TASK GOAL »
Reproduce everything from "1. You will" down to "than one plan." in the dental insurance article below, word for word.
[Opening SOURCE EXTRACT section]
However, every dental practice should be making strategic decisions to increase its revenue. If your dental office doesn’t already, consider accepting primary AND secondary insurance plans at your practice. Getting your coordination of benefits (COB) knowledge organized is possible! It brings huge benefits to your practice.

It might seem like more trouble than it’s worth, but at Dental ClaimSupport, we’ve seen dental offices grow their revenue by accepting multiple insurance plans and educating themselves on the rules of COB in order to be compliant.

In this article, you will learn how accepting primary and secondary insurance plans, and understanding COB can help your dental practice bring in more money. This knowledge will also help instill confidence in your dental team, instead of avoiding this revenue source because of the supposed “hassle.”

1. You will increase your pool of dental patients

When you decide to accept patients covered by multiple insurance plans, you become more valuable and appealing to the pool of patients who want to use all their coverage options. Some practice managers believe that accepting dual insurance is too complicated, and decline to take patients covered by more than one plan. 

By learning COB skills, your team can have the ability to accept these patients and increase your income from the additional benefits their plans allow.

Unfortunately, coordinating benefits will trigger some questions. But life is complicated too.  People have kids, get divorced, and end up being covered by multiple insurance plans. Everyone’s situation is different.
[Closing SOURCE EXTRACT section]
[Opening INFORMATION SHOWN section]
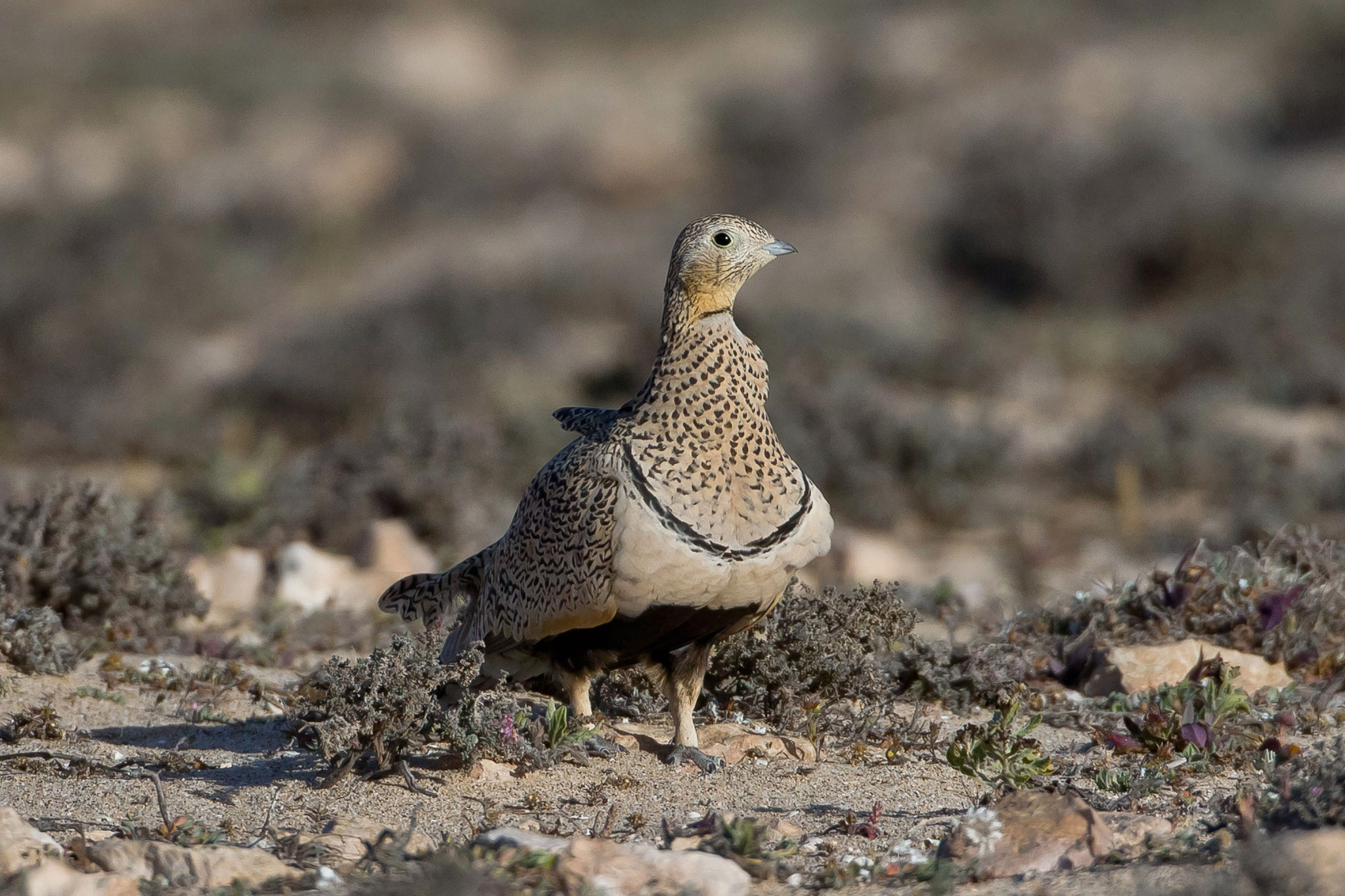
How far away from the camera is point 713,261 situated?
[Closing INFORMATION SHOWN section]
PROBLEM SOLUTION »
1. You will increase your pool of dental patients

When you decide to accept patients covered by multiple insurance plans, you become more valuable and appealing to the pool of patients who want to use all their coverage options. Some practice managers believe that accepting dual insurance is too complicated, and decline to take patients covered by more than one plan.